- _抜粋本文_:
'''
米カリフォルニア州の中間選挙、現職州知事が2期目へ

(米国)

サンフランシスコ発

2022年11月10日

米国カリフォルニア州で11月8日、中間選挙と同時に行われた知事選で、事前の世論調査の結果どおり(2022年11月1日記事参照)、現職のギャビン・ニューサム知事(民主党)が、元同州議会議員のブライアン・ダーレ氏(共和党)を得票率60.6%対39.4%(現地時間8日午後8時30分時点の速報値)で大きく引き離し、2期目を確実にした。

連邦議会上院選では、カマラ・ハリス氏の副大統領就任に伴い、後任として2020年12月にニューサム知事に選任されていたアレックス・パディヤ氏(民主党)の得票率が6割を超えており(同8日午後9時時点の速報値)、弁護士のマーク・ミューサー氏(共和党)を引き離して、当選確実とした。これにより、パディヤ氏は今期の残り任期(2023年1月3日まで)と新たな任期(2023年1月3日から6年)で上院議員を務めることになる。
'''
- _やるべきこと_:
抜粋本文をもとに、次の問いに答えてください。
(a) 知事選の速報値で、ニューサム知事とダーレ氏の得票率はそれぞれ何%でしたか。
(b) パディヤ氏がニューサム知事に上院議員として選任されたのは何年何月ですか。
(c) パディヤ氏の新たな上院議員の任期は、いつから何年間ですか。
抜粋本文に書かれた情報だけを根拠にしてください。

- _データセット_:
'''
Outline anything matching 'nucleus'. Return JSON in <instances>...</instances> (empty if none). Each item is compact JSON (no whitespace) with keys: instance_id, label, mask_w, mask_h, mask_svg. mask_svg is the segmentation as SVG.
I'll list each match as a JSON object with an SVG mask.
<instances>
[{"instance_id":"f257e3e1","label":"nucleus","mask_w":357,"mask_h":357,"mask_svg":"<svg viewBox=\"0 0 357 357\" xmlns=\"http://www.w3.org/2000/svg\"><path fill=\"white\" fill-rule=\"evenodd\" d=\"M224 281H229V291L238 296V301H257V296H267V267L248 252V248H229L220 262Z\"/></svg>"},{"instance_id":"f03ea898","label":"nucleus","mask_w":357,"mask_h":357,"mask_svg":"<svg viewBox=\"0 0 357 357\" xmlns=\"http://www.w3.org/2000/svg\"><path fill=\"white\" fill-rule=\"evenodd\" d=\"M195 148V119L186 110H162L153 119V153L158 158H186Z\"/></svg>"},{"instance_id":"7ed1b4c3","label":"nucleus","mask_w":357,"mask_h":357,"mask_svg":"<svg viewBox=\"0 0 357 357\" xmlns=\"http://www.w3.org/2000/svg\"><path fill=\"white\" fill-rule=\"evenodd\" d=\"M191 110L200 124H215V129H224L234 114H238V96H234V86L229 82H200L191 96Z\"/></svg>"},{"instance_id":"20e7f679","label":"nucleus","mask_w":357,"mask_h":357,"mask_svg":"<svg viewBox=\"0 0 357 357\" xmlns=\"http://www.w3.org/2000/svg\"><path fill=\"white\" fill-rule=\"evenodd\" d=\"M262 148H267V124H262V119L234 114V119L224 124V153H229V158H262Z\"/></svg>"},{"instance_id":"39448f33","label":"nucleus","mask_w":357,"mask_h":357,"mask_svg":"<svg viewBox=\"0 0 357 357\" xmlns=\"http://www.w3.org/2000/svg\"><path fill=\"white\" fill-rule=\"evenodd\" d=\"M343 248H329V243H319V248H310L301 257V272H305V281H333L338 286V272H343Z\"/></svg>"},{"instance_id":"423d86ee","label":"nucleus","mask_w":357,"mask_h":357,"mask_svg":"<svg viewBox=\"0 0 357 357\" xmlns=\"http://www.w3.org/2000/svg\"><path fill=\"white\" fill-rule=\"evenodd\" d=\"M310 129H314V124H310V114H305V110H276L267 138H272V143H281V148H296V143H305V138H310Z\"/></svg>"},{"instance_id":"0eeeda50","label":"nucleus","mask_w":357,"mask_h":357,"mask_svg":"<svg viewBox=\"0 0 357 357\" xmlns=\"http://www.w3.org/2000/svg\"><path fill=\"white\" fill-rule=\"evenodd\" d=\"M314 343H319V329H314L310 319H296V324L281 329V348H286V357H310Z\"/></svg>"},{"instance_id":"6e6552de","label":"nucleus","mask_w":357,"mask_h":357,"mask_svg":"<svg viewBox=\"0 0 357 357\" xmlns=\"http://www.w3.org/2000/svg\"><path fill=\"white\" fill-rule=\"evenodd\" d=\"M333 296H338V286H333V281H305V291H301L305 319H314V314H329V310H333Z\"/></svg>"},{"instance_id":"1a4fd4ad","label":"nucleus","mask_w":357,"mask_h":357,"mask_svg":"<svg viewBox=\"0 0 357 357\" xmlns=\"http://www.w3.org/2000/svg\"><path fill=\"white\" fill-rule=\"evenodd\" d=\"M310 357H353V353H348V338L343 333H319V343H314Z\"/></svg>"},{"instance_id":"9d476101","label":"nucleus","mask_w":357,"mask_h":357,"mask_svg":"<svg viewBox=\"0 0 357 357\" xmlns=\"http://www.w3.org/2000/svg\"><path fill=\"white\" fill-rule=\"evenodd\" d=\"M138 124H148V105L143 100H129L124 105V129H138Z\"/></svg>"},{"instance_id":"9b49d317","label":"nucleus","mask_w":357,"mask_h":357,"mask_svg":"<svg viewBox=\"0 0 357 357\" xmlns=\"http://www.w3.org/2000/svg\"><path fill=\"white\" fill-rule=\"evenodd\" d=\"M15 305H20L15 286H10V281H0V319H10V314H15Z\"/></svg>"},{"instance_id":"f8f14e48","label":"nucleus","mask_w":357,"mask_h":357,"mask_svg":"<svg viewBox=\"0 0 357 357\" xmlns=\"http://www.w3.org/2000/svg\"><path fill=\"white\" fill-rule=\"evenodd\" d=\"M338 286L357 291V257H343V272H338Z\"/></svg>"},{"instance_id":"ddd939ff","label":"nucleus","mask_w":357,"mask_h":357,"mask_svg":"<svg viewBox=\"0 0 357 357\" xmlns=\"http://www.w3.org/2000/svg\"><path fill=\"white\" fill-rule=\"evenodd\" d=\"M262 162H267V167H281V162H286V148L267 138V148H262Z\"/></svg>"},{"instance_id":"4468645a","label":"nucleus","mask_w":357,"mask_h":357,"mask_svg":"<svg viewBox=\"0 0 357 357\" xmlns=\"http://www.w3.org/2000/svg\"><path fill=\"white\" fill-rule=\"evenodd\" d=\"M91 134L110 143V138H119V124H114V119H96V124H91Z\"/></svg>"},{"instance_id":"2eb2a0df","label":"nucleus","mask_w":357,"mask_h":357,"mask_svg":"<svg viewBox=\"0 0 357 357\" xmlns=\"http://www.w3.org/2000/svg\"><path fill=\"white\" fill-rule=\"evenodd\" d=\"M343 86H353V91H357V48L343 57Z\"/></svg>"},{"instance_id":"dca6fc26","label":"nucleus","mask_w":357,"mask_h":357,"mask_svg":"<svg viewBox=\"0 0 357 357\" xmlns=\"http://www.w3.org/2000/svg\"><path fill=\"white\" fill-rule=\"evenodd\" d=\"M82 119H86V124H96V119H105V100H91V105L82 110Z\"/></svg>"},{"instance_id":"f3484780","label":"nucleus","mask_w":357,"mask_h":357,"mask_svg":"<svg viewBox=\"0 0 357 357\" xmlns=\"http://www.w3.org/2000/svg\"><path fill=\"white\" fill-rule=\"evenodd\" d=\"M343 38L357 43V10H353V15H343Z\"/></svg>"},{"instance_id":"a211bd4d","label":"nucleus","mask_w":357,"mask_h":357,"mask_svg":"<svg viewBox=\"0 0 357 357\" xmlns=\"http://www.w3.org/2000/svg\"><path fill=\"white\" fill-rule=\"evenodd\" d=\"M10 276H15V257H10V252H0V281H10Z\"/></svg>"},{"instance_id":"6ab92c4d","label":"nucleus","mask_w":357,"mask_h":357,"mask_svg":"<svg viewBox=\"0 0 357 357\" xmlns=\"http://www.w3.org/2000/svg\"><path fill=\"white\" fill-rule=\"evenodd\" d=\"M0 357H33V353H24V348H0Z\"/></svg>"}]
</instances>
'''
- _記述回答_:
(a) ニューサム知事が60.6%、ダーレ氏が39.4%です。
(b) 2020年12月です。
(c) 2023年1月3日から6年間です。